When I say a snapshot in time of your financial picture the moment before the debt is forgiven, what I'm referring to is the day before closing, for example. That's when you would want to do this calculation to get the most accurate snapshot in time of your financial picture of your insolvency to help shield you against that forgiven debt income.

Let's say, for example, your insolvency figure is $120,000. That means that your debts and liabilities exceed your assets by $120,000. We know that that amount will shield you against any forgiven debt income up to that figure. I set that number aside. Then again, in a separate calculation, the bank does the math for you, I get a 1099-C reflecting an amount of debt that's $115,000. Upon first blush, that looks like a pretty hefty tax bill, $115,000 of additional forgiven debt income, yikes.

Not to worry, because in this particular instance, your insolvency figure exceeds the amount of forgiven debt. You have nothing to worry about. You are so insolvent that there's no realistic expectation on the part of the IRS that you should have to pay tax on that forgiven debt income of $115,000. You simply don't have the resources. You can't come up with the resources or the money to pay such a hefty tax bill on such a significant portion of forgiven debt income.

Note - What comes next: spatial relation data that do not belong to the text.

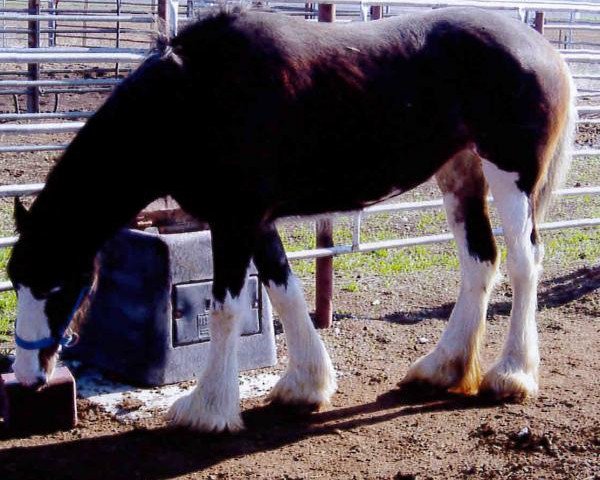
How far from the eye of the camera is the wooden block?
4.10 metres

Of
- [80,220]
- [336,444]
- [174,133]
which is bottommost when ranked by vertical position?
[336,444]

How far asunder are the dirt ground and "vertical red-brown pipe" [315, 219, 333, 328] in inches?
13.5

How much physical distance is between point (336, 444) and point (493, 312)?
95.0 inches

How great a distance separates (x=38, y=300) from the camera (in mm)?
3771

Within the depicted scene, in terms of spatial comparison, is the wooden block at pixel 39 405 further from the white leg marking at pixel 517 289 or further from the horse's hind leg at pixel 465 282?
the white leg marking at pixel 517 289

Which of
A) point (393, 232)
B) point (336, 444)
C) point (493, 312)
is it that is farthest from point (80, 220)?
point (393, 232)

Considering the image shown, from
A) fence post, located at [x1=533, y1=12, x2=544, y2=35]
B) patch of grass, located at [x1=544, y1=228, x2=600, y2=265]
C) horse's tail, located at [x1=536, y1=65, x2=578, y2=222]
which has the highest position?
fence post, located at [x1=533, y1=12, x2=544, y2=35]

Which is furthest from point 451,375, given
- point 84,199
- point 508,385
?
point 84,199

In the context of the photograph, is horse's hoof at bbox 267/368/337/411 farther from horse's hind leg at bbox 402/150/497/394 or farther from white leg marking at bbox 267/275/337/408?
horse's hind leg at bbox 402/150/497/394

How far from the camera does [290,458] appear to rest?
3.95 metres

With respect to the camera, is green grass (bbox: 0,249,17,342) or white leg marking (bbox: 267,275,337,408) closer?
white leg marking (bbox: 267,275,337,408)

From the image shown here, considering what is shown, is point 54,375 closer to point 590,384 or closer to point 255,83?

Washington is not a non-recourse state.

The reason this information is so critically important is because I can't tell you how often I get phone calls from misinformed homeowners who mistakenly believe that if they simply walk away from the property, there won't be any tax liability associated with the foreclosure. That simply isn't the case. They tell me, "Lambros, I know my rights, I know that Washington is a non-recourse state and I can walk away from this transaction scot-free."

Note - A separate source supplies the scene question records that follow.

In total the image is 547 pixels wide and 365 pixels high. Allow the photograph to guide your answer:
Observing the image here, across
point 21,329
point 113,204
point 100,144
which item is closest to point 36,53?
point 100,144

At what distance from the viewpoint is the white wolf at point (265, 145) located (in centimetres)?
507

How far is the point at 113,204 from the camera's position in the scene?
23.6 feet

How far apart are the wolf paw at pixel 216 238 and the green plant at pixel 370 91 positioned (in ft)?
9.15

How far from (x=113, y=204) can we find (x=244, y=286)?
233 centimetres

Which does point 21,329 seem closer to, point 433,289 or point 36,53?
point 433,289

I'm sorry, but that just simply isn't the case. It's simply not true. Washington is not a non-recourse state. What Washington does is it affords the lender the ability to non-judicially foreclose on its lien. By non-judicially foreclosing on that lien, the lender has effectively given up the right and decided to forego the ability to pursue the borrower for a deficiency balance. That act of non-judicial foreclosure in and of itself constitutes a taxable event resulting in forgiven debt income and possible tax liability.

Remember, in Washington state, the lender can always judicially foreclose thus preserving its right to pursue the borrower for a deficiency balance. By electing or choosing to non-judicially foreclose the bank is choosing to forgive that debt, and that may give rise to a tax liability. In many cases, that tax liability could be even higher because the amount of forgiven debt is greater. More forgiven debt, more cancellation of debt income, means a higher tax bill.

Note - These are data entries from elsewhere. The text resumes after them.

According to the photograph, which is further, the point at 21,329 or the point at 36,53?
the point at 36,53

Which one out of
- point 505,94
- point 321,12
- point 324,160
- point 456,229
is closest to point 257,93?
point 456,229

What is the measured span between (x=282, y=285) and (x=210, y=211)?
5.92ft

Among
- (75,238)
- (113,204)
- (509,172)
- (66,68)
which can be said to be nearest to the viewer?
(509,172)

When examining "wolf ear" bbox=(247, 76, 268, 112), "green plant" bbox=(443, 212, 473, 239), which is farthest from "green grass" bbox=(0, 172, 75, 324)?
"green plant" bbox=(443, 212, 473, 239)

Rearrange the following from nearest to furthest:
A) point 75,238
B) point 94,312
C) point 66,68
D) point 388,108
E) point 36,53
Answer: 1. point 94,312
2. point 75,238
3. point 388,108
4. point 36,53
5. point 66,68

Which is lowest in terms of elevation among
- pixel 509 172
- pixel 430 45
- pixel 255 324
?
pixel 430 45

It is so important to understand the finer points of the potential tax implications of doing a short sale versus doing a foreclosure or a deed in lieu. 

Because in many cases you might actually be worse off doing a foreclosure than doing a short sale. By doing a short sale, you're putting the property on the market, you're getting the highest and best possible offer which reflects fair market value, thereby potentially reducing your overall tax liability.

Please, before deciding on whether to do a short sale or a foreclosure, consult a tax professional who can give you a better sense of your potential tax implications in each scenario.